### Text block
Stocks surged in a mid-morning to early-afternoon ramp on news the ECB will step in to buy Italian bonds and that Italy has agreed to balance its budget by 2013.
Italy is pledging to work for a constitutional amendment requiring the government to balance its budget as Rome feverishly tries to assure domestic and foreign investors its finances are sound and calm nervous market.
Finance Minister Giulio Tremonti also told a hastily convened news conference Friday night that Italy aims to balance its budget in 2013, a year before previously scheduled. Premier Silvio Berlusconi, saying he conferred with world leaders, announced that G-7 finance ministers will meet “within days” of the exploding financial crisis.
Analysts at Rabobank International called the current fund “hugely inadequate” to cover Italy and Spain, not least because it would lose the pro-rated contributions those countries make if they needed to be bailed out with loans.
They calculated the fund would need euro665 billion ($941 billion) to cover Italy’s funding needs for three years.
The EU’s Monetary Affairs Commissioner Olli Rehn returned to Brussels in an attempt to shore up investor confidence following the recent spike up in the two countries’ borrowing costs.
“Such dramatic changes in the markets are incomprehensible,” Rehn said. “It is not as if the fundamentals of the Italian or Spanish economies have changed overnight.”
He reiterated previous calls to increase the capacity of the bailout fund and said recently agreed changes to the fund’s powers should be ratified by all governments by early September.

### Records provided
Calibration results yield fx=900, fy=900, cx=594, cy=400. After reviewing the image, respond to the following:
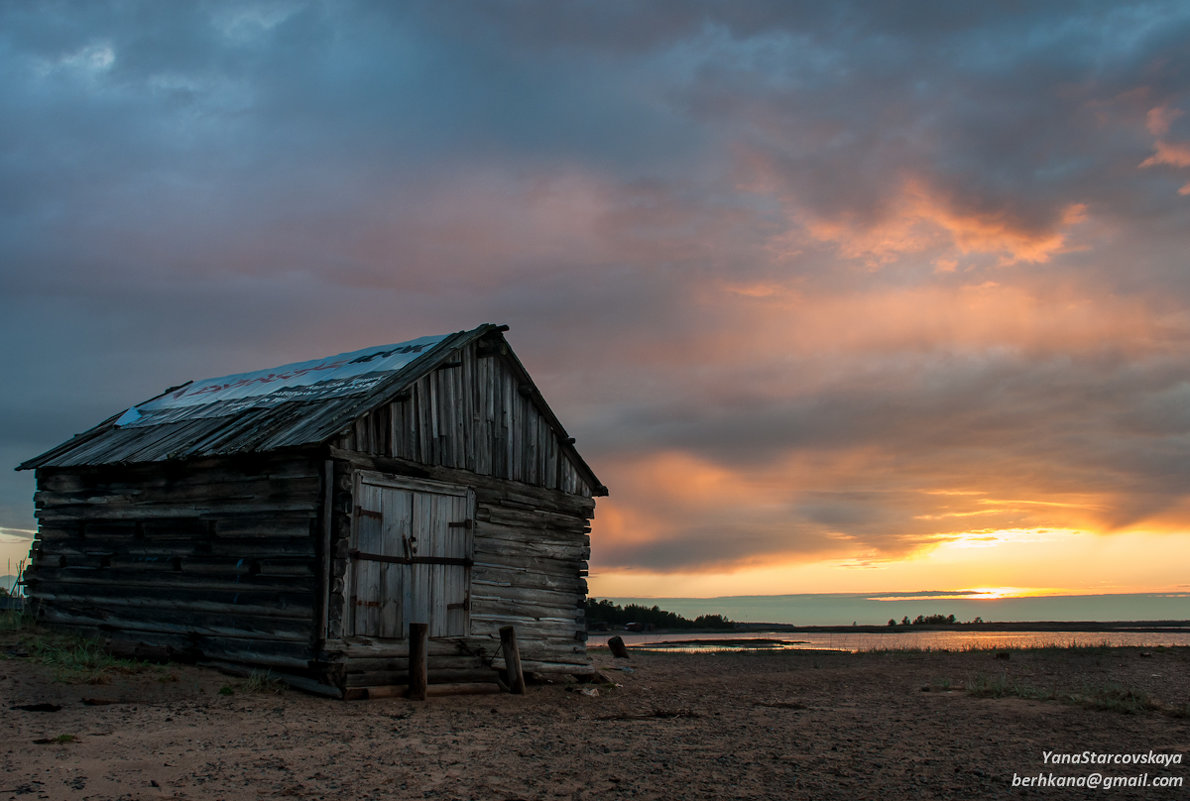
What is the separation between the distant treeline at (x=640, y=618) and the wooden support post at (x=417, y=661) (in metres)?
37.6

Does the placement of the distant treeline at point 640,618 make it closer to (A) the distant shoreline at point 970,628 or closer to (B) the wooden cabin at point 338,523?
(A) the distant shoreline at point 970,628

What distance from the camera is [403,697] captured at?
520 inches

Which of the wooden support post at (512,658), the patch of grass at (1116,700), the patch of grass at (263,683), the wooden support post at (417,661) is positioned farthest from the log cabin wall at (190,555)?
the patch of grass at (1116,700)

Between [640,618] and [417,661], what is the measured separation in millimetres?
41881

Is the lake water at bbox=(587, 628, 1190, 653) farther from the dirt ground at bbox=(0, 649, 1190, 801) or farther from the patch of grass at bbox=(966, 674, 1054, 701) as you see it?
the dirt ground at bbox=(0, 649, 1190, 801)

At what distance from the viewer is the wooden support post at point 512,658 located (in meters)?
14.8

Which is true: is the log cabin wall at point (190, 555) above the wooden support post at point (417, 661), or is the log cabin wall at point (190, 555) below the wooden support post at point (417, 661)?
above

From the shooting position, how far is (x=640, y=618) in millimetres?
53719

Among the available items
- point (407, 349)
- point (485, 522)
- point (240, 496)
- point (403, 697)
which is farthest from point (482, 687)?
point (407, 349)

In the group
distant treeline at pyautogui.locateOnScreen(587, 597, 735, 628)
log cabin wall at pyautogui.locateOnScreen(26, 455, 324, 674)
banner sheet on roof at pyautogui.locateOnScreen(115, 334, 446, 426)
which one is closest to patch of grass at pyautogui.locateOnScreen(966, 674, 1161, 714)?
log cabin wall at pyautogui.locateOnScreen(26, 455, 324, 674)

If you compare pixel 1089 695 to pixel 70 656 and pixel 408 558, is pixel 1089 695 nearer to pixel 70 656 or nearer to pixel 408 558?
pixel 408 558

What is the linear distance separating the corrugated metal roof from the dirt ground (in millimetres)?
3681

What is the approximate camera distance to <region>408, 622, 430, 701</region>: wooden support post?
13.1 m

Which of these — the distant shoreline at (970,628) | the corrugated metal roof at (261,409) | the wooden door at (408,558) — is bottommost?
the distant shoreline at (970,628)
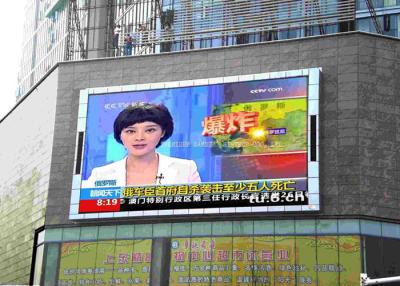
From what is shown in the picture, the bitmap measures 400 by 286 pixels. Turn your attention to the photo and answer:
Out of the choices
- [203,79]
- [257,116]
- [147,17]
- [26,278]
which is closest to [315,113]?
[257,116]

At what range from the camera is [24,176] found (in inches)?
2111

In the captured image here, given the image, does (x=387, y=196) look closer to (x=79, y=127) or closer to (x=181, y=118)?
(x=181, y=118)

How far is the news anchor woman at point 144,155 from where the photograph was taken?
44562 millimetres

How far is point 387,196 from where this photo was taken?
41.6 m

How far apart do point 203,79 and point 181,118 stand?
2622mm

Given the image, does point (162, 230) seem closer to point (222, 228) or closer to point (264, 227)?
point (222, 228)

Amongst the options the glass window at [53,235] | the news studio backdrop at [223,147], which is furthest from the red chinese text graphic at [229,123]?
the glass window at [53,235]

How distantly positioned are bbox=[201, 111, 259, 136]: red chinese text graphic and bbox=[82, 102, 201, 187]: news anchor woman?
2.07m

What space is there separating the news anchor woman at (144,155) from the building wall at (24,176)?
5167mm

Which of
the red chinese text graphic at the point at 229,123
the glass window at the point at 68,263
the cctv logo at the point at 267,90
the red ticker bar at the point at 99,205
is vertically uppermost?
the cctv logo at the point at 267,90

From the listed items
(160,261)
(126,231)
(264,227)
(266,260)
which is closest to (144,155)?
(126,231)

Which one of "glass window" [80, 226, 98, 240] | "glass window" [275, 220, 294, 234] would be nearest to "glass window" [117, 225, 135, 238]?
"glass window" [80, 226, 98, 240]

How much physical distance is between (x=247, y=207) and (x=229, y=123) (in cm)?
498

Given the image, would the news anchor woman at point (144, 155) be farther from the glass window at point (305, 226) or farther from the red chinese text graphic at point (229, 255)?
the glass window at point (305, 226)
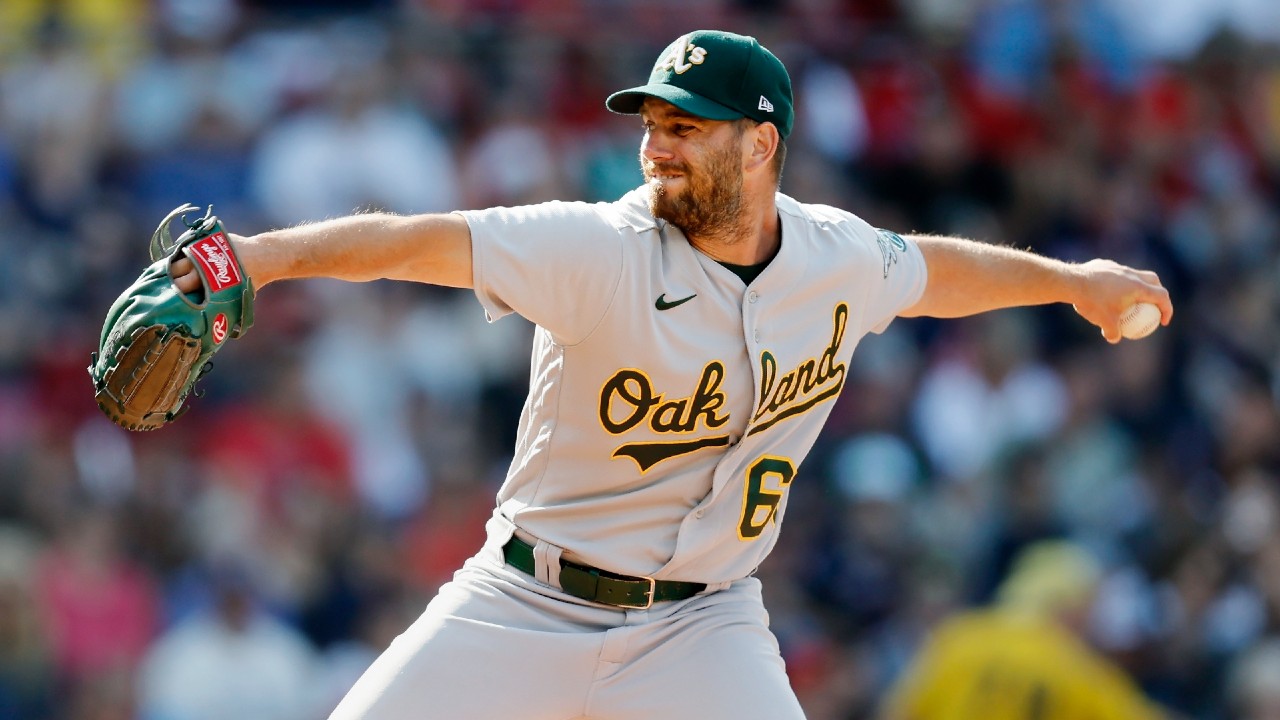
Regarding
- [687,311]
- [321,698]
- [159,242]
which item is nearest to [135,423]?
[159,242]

### What you need to do
A. Translate this sentence from the report on Italy's budget pledge into Spanish: "The EU's Monetary Affairs Commissioner Olli Rehn returned to Brussels in an attempt to shore up investor confidence following the recent spike up in the two countries' borrowing costs."
B. Turn the paragraph of the report on Italy's budget pledge that begins "Finance Minister Giulio Tremonti also told" into a short bulleted list that keeps its main facts.
C. Pick up the report on Italy's budget pledge after its final sentence and carry it on for another paragraph or two.

### Solved tasks
A. El comisario de Asuntos Monetarios de la UE, Olli Rehn, regresó a Bruselas en un intento de reforzar la confianza de los inversores tras el reciente aumento de los costos de endeudamiento de los dos países.

B.
- At a hastily convened news conference Friday night, Finance Minister Giulio Tremonti said Italy aims to balance its budget in 2013, a year earlier than previously scheduled.
- Premier Silvio Berlusconi said he had conferred with world leaders and announced that G-7 finance ministers will meet "within days."

C.
Dissent at ECB Wider than Reported
Via email from Barclays Capital Research
ECB round-up: reports suggest that there could have been as many as four dissenters to re-opening SMP purchases
Since yesterday’s disclosure by ECB President Trichet that the decision to re-activate sovereign debt purchases (the SMP) had not been “unanimous”, various reports have emerged concerning the likely dissenters, with reports this morning from Reuters, the FT and Dow Jones suggesting that there were three (or even four, based on the Reuters report), out of the 23 member Governing Council.
A Dow Jones report this morning cited “a person familiar with the matter” as saying that ECB Executive Board member J Stark had also opposed reactivating the SMP. This is interesting, for the usual procedure is for the ECB’s six person Board to agree a common line by a majority vote in advance of the Council meeting, and so it has been our understanding that dissent from officials on the Board is highly unusual. As well, the DJ report said that there was “at least one central bank from the Benelux region [who] also opposed restarting the SMP”.
I commented on the feud yesterday in Another Major Feud Between the German Central Bank and the ECB Over Resumption of Bond Purchases; Will Germany Leave the Euro?
Today we see the feud was wider than initially reported. We also see Trichet is going to do what he wants and a majority of the puppets are willing to go along. The key point is there is seldom as much dissent as we now see.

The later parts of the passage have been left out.